> Описание задания
Какое значение имеет удмуртское наречие «лашкинэн» согласно статье о наречиях и подражательных словах в удмуртском языке?

> Фрагмент текста
------
Вестник Челябинского государственного университета. 2010. № 34 (215). Филология. Искусствоведение. Вып. 49. С. 133-136.
А. А. шибанов
НАРЕЧИЯ И ПОДРАЖАТЕЛЬНЫЕ СЛОВА В УДМУРТСКОМ ЯЗЫКЕ
В статье поднята проблема подражательных слов в системе частей речи в удмуртском языке. Отмечено, что в настоящее время данная категория слов относится к категории наречия, и впервые предпринята попытка отделения их в самостоятельную лексико-грамматическую группу.
Ключевые слова: наречие, подражательное слово, принципы выделения, синтаксические функции, семантика.
Проблема разделения наречий и подражательных слов остро стоит в удмуртском языке, как, в принципе, и в большинстве других языков.
Наречия. Принципы выделения наречия в самостоятельную часть речи в удмуртском языке соотносительны с особенностями этого языка. Они складываются из общности и единства трех измерений: 1) лексического значения слова, что предполагает лексическую самостоятельность наречий как слов со смысловым значением, указывающим на время, место, причину, цель и образ действия; 2) морфологической структуры наречий, которая складывается из а) отсутствия форм словоизменения; б) наличия собственной системы словообразовательных средств; 3) синтаксической функции обстоятельственного слова в предложении.
Признаки наречий не только взаимосвязаны, но главное в том, что каждый из них играет особую роль в формировании этой части речи: при общности семантического критерия значение признака действия в разных грамматических ситуациях проявляется по-разному.
I. Часть наречий, которые с точки зрения современного языка считаются первообразными или имеют в своем составе какие-то ныне непродуктивные архаические компоненты (азьлань ‘вперед’, берлань ‘назад’, кымин ‘ничком, навзничь’, мышкин ‘спиной’, лашкинэн ‘галопом’, кыдёкын ‘далеко, вдали’, матын ‘близко, вблизи’, отын ‘там’ и др.) выделяются в особую группу в контексте и вне контекста, в любой ситуации только своим лексикосемантическим признаком. В данном случае все другие признаки становятся второстепенными, т. е. сам приоритет семантики порождает такие качества слов, как неизменяемость и функцию обстоятельства в предложении.
------
> Перечень строк
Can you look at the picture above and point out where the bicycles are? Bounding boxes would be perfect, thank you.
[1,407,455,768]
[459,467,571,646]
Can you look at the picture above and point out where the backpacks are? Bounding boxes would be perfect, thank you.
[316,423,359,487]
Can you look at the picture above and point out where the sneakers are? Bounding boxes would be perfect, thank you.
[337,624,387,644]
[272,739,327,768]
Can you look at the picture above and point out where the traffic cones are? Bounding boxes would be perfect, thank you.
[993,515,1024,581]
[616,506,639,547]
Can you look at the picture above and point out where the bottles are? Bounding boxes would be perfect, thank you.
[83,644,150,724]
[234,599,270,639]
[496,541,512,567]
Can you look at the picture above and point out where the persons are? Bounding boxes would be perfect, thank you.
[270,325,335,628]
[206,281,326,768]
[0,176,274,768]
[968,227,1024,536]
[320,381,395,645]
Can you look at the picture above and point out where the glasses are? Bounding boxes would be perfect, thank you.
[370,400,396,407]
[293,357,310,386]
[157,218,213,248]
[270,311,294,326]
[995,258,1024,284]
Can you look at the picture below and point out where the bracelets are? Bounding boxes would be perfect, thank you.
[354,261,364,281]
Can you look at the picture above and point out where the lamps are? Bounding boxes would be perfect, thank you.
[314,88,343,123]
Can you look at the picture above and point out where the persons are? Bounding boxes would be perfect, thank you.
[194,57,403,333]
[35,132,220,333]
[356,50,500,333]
------
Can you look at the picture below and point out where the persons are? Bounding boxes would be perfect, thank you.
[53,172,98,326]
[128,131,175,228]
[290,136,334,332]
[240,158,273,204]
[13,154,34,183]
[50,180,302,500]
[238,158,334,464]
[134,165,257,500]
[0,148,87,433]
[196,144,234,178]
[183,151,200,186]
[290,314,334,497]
------
> Результат выполнения
«Галопом».